A Portal 2.0 candidate, Pageflakes is an Ajax-based start page and social networking site similar to Netvibes, MyYahoo, iGoogle and Microsoft Live. The site is organized into tabs, each tab containing user-selected modules called "Flakes." Each Flake varies in content -- information such as RSS/Atom feeds, calendar, to-do list, Web search, weather forecast, del.icio.us bookmarks, Flickr photos, social networking tools like Facebook, YouTube, Twitter, e-mail and user-created modules -- designed for using the Web at school, work and at home.

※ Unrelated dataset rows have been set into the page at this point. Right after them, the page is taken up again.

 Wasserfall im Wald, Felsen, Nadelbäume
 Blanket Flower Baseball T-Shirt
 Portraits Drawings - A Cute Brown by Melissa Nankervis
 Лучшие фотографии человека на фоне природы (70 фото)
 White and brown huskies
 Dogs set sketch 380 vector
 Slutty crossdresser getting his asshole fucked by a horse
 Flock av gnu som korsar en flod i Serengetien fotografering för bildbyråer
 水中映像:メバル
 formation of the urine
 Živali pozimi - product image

"We have many varieties of verticals using Pageflakes as their portal," Al Zabir told TechNewsWorld. "Education is the strongest among all. Teachers and students use Pageflakes to aggregate articles and news feeds, collect research materials on their portal pages. Social groups gather on Pageflakes and collaboratively work on their portals. Family pages show family members are bringing together family photos, calendars, to-do-lists and many interesting topics. RSS junkies use Pageflakes to aggregate hundreds of RSS feeds into organized tabs."
UGC reflects the expansion of media production through new technologies that are accessible and affordable to the general public. In this New Media scenario, the traditional model of big media businesses generating content and consumers passively consuming is subsumed by a new paradigm in which the consumer has increasing control over the timing, channel and format by which content is created and absorbed.

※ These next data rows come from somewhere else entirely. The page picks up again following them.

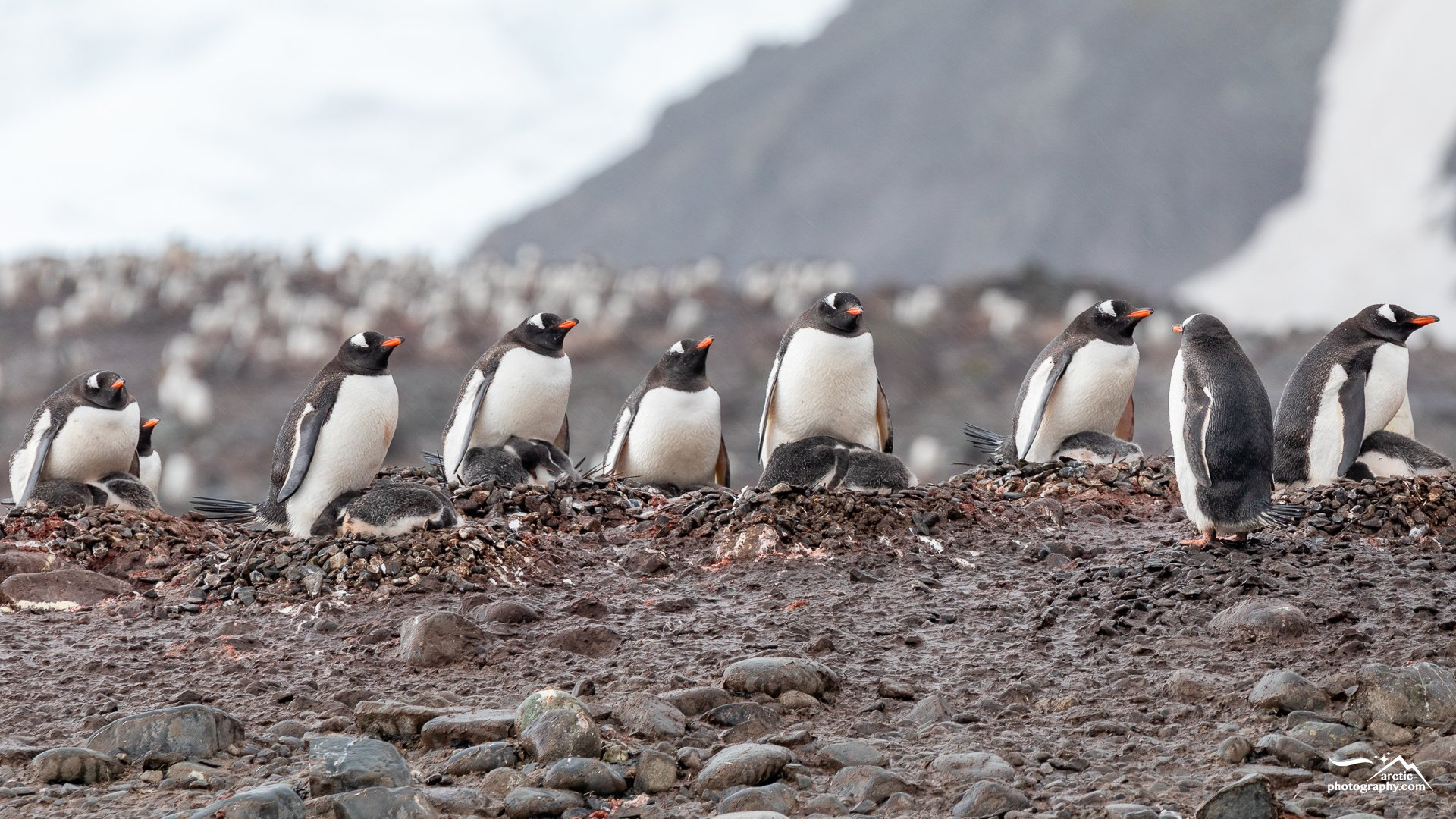 Gentoo penguins with chicks at Yankee Harbour, Greenwich Island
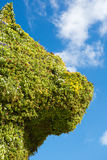 The giant floral sculpture 'Puppy' by Jeff Koons Stock Photography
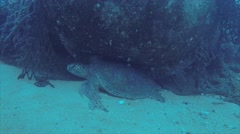 Sea turtle in Cabo pulmo Stock Footage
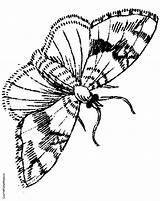 Moth Coloring Pages Jungle Colouring Drawing Google Coloringpages4kids Insects sketch template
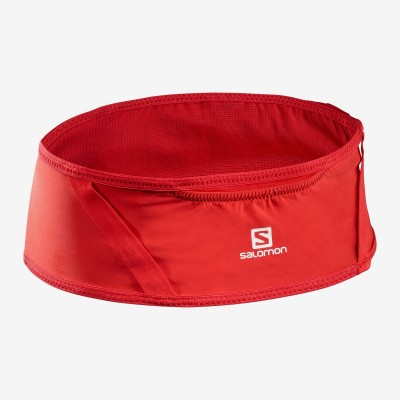 Ceinture SALOMON Pulse Belt goji berry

The basic problem with this setup is that it requires time and energy to pull it off properly. Web 2.0 is really about building applications that make everyday tasks easier, according to Publishing 2.0 blogger Scott Karp. His examples of successful portals include Google (search), eBay (sell/buy), Amazon reviews/recommendations (shop) and Flickr (organize/share photos). Karp makes the case that the average person doesn't have much time or interest in doing a lot of voting, tagging, saving, commenting and creating media, and has patience for only a finite amount of choice. Web 2.0 media applications, according to Karp, are really just for bloggers and other people with the drive to create their own media.
"For most of us, media consumption consists of reading or viewing and then moving on to something else," he said.
Karp highlights "ease of use" as the key factor in any successful Web 2.0 portal. He gives Flickr and MySpace props as shining examples of doing things right.
"Flickr makes the task at hand (organizing/sharing pictures) easier," he contended. "What problem does MySpace solve? It's not about media consumption, and it's not even about content creation. It's about what young people in particular want to do most: socialize. MySpace makes it easier to hang out and be seen. It makes it easy to create your own space -- something that is difficult for teenagers, indie bands, etc."
Facebook also has its advocates. David Sacks, the founder and CEO of new startup Geni (and previously PayPal COO) said that Facebook has a new answer to the portal question -- the "social graph," or a person's network of relationships, will push information to that individual.
"The potential for Facebook to layer on any feature whose value increases with the participation of friends is an incredibly broad canvas for a portal," Sacks blogged on TechCrunch. "Moreover, as each new application gains acceptance, it enriches the overall value of the network and makes it incrementally more likely that the next application will be tried. Much of what we know as 'Web 2.0' will eventually be rebuilt on top of Facebook."
The Web's growing complexity has made portals essential to Internet users, Web20Portals.com's Jacques Beaudoin told TechNewsWorld.
"Due to the growing complexity of the Web, portals have become essential to the Internet users in this new Web 2.0 world. By providing a pathway to other content, portals facilitate the access to information and make the users experience more enjoyable and rewarding. This is why portals are now experiencing serious growth and in my opinion will keep on growing in the future as their usage will become more and more indispensable."